__TASK REQUIREMENTS__.
Repeat the entries exactly but omit the pictures.

(Extracted records)
********************
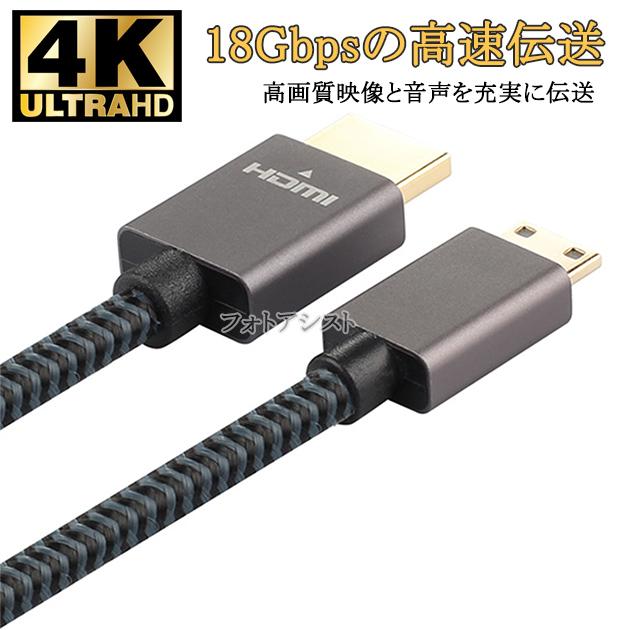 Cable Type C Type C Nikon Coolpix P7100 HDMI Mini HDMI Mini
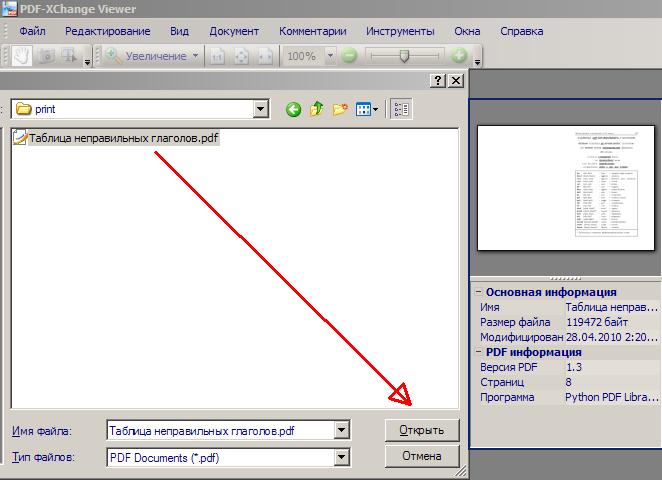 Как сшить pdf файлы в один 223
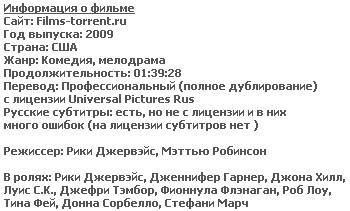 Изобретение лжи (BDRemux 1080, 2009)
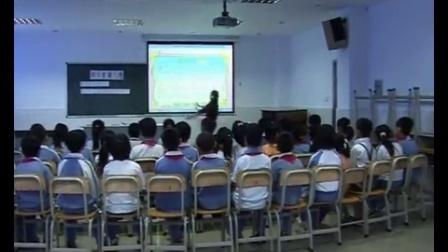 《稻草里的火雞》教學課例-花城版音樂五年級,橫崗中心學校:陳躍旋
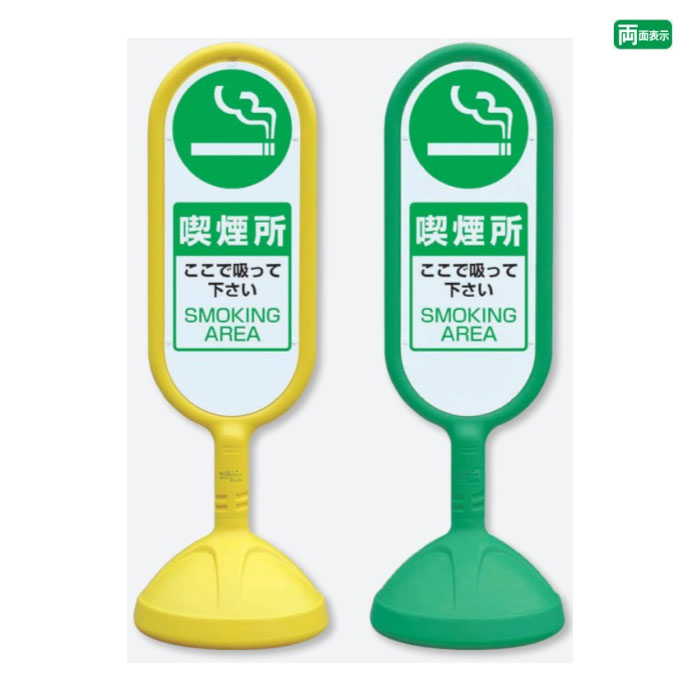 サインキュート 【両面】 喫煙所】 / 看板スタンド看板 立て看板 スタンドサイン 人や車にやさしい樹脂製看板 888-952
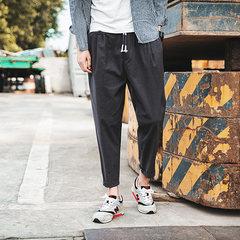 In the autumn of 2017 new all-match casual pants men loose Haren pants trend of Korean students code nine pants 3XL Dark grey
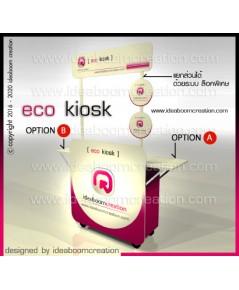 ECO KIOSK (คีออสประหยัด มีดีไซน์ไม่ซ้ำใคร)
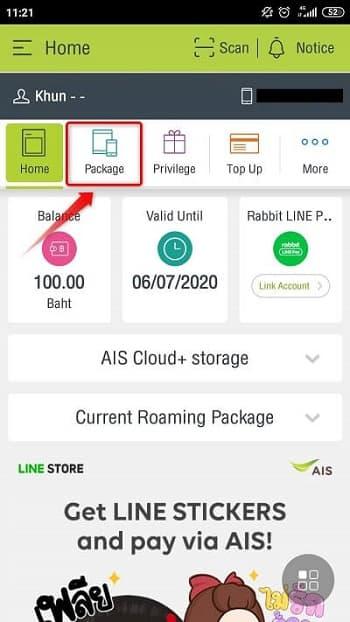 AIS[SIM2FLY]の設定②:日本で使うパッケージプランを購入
********************
__ANSWER SPACE__.
 Cable Type C Type C Nikon Coolpix P7100 HDMI Mini HDMI Mini
 Как сшить pdf файлы в один 223
 Изобретение лжи (BDRemux 1080, 2009)
 《稻草里的火雞》教學課例-花城版音樂五年級,橫崗中心學校:陳躍旋
 サインキュート 【両面】 喫煙所】 / 看板スタンド看板 立て看板 スタンドサイン 人や車にやさしい樹脂製看板 888-952
 In the autumn of 2017 new all-match casual pants men loose Haren pants trend of Korean students code nine pants 3XL Dark grey
 ECO KIOSK (คีออสประหยัด มีดีไซน์ไม่ซ้ำใคร)
 AIS[SIM2FLY]の設定②:日本で使うパッケージプランを購入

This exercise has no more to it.